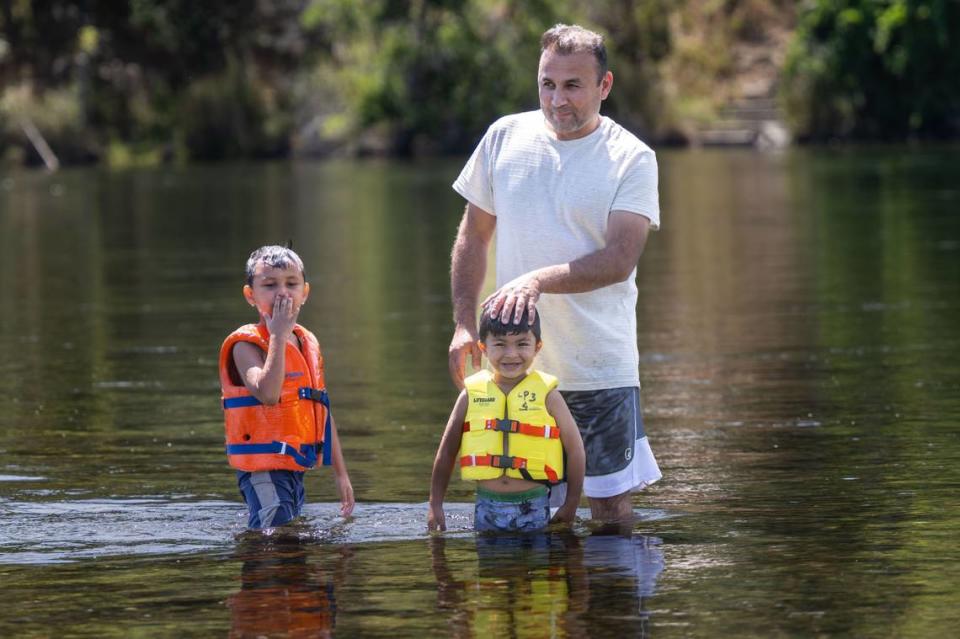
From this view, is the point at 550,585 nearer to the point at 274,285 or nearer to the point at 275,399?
the point at 275,399

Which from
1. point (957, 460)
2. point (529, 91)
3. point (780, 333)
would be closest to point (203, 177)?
point (529, 91)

#### Task prompt:
Reproduce every line of the records above word for word, leaving out the pictures.

#### Solution for this exercise:
From this view, is the point at 550,585 nearer to the point at 274,285 or nearer to the point at 275,399?
the point at 275,399

Which from
1. point (957, 460)
2. point (529, 91)
3. point (780, 333)
would be closest to point (203, 177)?
point (529, 91)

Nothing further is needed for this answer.